2015-07-27 Thread Cem Karan
On Jul 27, 2015, at 1:24 PM, neubyr  wrote:

> 
> I am trying to understand sys.path working and best practices for managing it 
> within a program or script. Is it fine to modify sys.path using 
> sys.path.insert(0, EXT_MODULES_DIR)? One stackoverflow answer - 
> http://stackoverflow.com/a/10097543 - suggests that it may break external 
> 3'rd party code as by convention first item of sys.path list, path[0], is the 
> directory containing the script that was used to invoke the Python 
> interpreter. So what are best practices to prepend sys.path in the program 
> itself?

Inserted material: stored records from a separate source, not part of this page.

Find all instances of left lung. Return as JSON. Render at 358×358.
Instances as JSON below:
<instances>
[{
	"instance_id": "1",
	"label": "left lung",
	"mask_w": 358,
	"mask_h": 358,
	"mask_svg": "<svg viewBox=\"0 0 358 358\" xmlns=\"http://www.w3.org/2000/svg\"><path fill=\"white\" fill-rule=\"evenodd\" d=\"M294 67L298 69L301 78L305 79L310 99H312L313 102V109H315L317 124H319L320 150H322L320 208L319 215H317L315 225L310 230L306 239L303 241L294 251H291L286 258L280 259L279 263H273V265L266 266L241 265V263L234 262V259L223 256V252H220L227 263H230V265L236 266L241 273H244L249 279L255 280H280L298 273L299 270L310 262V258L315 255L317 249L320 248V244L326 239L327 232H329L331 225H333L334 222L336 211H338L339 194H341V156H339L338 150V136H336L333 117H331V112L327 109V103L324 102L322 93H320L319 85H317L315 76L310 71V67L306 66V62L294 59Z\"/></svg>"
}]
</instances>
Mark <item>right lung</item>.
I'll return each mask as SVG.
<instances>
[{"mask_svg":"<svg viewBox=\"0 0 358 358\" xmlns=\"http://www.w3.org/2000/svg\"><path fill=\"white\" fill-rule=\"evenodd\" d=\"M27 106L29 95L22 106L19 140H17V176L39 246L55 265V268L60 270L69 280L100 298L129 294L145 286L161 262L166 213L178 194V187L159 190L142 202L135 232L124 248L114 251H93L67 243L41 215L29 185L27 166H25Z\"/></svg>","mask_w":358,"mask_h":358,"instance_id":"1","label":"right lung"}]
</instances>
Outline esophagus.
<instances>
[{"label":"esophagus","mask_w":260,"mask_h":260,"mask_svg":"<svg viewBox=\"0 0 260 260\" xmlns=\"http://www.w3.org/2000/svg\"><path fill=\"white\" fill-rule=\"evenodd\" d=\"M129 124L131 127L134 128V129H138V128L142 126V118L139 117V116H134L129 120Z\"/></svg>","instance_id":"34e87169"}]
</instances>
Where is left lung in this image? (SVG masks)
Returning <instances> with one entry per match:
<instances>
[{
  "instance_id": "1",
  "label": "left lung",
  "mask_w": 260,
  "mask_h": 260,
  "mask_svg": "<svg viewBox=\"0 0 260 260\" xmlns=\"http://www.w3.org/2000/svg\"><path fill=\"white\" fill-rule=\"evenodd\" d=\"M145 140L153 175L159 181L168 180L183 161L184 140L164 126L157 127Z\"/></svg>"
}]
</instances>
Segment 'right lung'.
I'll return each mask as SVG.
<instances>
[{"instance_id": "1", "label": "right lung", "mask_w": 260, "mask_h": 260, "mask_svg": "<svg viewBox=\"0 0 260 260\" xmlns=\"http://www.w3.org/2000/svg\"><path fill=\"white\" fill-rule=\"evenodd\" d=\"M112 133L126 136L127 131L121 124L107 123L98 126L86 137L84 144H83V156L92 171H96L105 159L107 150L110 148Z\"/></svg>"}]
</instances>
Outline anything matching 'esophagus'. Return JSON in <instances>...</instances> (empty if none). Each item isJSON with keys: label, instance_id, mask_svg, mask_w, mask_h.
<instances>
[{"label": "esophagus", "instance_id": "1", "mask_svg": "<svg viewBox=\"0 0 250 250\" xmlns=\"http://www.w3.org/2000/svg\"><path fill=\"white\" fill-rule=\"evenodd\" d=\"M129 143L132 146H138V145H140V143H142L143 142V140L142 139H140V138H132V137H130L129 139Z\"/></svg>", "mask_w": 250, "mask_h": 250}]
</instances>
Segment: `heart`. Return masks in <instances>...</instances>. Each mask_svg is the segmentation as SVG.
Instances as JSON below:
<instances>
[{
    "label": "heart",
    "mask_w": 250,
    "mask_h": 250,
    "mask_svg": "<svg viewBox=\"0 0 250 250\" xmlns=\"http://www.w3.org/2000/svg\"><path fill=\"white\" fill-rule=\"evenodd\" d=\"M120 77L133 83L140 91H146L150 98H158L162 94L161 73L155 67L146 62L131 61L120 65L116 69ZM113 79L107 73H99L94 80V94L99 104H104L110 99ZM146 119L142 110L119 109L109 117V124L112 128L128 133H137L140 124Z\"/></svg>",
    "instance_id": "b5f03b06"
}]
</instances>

Any further elaboration would be helpful. 


Why are you trying to modify sys.path?  I'm not judging, there are many good 
reasons to do so, but there may be safer ways of getting the effect you want 
that don't rely on modifying sys.path.  One simple method is to modify 
PYTHONPATH (https://docs.python.org/3/using/cmdline.html#envvar-PYTHONPATH) 
instead.

In order of preference:

1) Append to sys.path.  This will cause you the fewest headaches.

2) If you absolutely have to insert into the list, insert after the first 
element.  As you noted from SO, and noted in the docs 
(https://docs.python.org/3/library/sys.html#sys.path), the first element of 
sys.path is the path to the directory of the script itself.  If you modify 
this, you **will** break third-party code at some point.